### Selected excerpt
So far so good but rather than a log name with a private IP address the log name is the NAT IP address.
Using hostname as a filter won't help because many of the devices do not use standard syslog or bsd file format.
I've been searching the web to no avail, but I am not an rsyslog wizard and might be missing something.
If not, please get real and put a relay behind the NAT.
"Get real?"
Quote:
In fact all you have to do is get your logging box behind the NAT.
Not possible.
I did not design this network and the design is not changeable by me.
All devices go through a Mikrotik router, which is where the NAT is configured. Mikrotik logging is rudimentary at best. The devices support forwarding to an external syslog server, but to my understanding, Mikrotik RouterOS does not provide a syslog like service that could act as a relay.
Quote:
Did you try adding '$PreserveFQDN on' in the rsyslog.conf of the originating servers?
I have not. Would not help because the name servers are not configured to manage private IP addresses.

[Dataset entries]

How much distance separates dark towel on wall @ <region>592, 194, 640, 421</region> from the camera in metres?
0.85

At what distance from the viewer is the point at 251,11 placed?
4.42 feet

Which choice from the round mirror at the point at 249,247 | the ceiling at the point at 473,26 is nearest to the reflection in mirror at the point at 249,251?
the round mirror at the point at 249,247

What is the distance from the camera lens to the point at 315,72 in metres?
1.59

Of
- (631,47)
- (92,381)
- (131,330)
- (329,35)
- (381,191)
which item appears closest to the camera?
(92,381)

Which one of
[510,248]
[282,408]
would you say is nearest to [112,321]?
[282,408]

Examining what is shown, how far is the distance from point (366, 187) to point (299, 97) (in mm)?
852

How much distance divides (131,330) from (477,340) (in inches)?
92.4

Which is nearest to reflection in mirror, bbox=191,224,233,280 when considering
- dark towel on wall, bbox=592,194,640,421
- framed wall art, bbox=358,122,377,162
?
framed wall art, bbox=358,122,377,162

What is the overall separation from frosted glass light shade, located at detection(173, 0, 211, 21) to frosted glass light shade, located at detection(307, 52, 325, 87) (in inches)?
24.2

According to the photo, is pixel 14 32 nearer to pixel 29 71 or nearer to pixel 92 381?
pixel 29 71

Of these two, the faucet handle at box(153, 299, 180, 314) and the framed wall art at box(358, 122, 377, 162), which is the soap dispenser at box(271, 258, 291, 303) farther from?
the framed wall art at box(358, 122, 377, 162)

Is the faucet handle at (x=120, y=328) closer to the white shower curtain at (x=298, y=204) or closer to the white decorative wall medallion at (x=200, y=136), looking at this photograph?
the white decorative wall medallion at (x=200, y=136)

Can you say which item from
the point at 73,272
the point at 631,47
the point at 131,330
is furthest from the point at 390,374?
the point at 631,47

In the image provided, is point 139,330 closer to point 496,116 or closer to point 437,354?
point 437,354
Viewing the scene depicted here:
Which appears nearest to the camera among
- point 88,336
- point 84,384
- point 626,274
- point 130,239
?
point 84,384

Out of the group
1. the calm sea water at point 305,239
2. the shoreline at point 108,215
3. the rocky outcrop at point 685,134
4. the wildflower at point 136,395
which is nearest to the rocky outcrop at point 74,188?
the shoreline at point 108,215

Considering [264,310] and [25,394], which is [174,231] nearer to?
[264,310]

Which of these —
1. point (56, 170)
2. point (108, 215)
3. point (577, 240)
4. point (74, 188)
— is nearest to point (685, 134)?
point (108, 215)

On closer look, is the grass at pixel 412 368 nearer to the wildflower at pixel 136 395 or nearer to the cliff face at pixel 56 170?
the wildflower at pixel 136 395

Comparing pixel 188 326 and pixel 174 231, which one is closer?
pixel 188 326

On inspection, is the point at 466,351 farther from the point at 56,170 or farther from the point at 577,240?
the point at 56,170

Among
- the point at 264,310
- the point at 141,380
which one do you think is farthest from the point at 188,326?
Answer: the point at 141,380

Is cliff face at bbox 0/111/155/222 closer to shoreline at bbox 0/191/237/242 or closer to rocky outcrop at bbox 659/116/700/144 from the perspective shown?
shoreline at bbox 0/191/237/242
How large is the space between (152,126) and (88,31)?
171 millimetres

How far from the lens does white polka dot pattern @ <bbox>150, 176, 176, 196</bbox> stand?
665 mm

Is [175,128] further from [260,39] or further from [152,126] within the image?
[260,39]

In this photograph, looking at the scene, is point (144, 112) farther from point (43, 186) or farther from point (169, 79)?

### Activity 1
From the discussion of rsyslog logging through NAT, list each approach that the writer says will not help or cannot be used, along with the reason the writer gives.
### Activity 2
Say whether each statement agrees with the discussion of rsyslog logging through NAT. Answer yes or no, and quote the deciding words.
(a) The devices cannot forward to an external syslog server.
(b) The log name shows the NAT IP address rather than a private IP address.
(c) The writer has already tried adding '$PreserveFQDN on'.
### Activity 3
Take the discussion of rsyslog logging through NAT further, starting after its last sentence.

### Response area 1
- Using hostname as a filter: many of the devices do not use standard syslog or bsd file format.
- Putting a relay or the logging box behind the NAT: the writer did not design the network and cannot change the design. Mikrotik RouterOS does not provide a syslog-like service that could act as a relay.
- Adding '$PreserveFQDN on' in the rsyslog.conf of the originating servers: the name servers are not configured to manage private IP addresses.

### Response area 2
(a) No: "The devices support forwarding to an external syslog server"
(b) Yes: "rather than a log name with a private IP address the log name is the NAT IP address"
(c) No: "I have not."

### Response area 3
These are embedded devices on private IPs. Like so many embedded devices, the design is myopic. While the devices have assigned "device names," the device names are not true hostnames. Many of the devices do not use the "device name" in their own logs and do not support standard syslog format.
I'm running out of ideas. I would scrutinize info through the router (perhaps with nmap, wireshark or other tools) to see what info comes out. If you don't get an originating IP or a MAC address you can use, What you seek is not possible, unless someone other than me provides a solution.
Can you get the originating boxes to forward the logging info with their identity? Can you connect yourself into the router, even remotely, on a nic or something, thereby putting yourself behind the NAT? If not, you'll have to present your boss with a list of options along the lines:
"To do this I will need either a) or b) or c)" and let him figure it out. If you're not given a, b, or c then he's not serious about logging.
I stumbled across the terms NAT traversal and NAT hole punching. I have not looked into whether Mikrotik devices can be configured to support some kind of traversal. Even if possible there are too many devices and too many routers to reconfigure. Perhaps I need to configure the logging server differently or configure multiple logging servers as relays where I can translate the NAT address back to private. Or perhaps multiple instances of rsyslog.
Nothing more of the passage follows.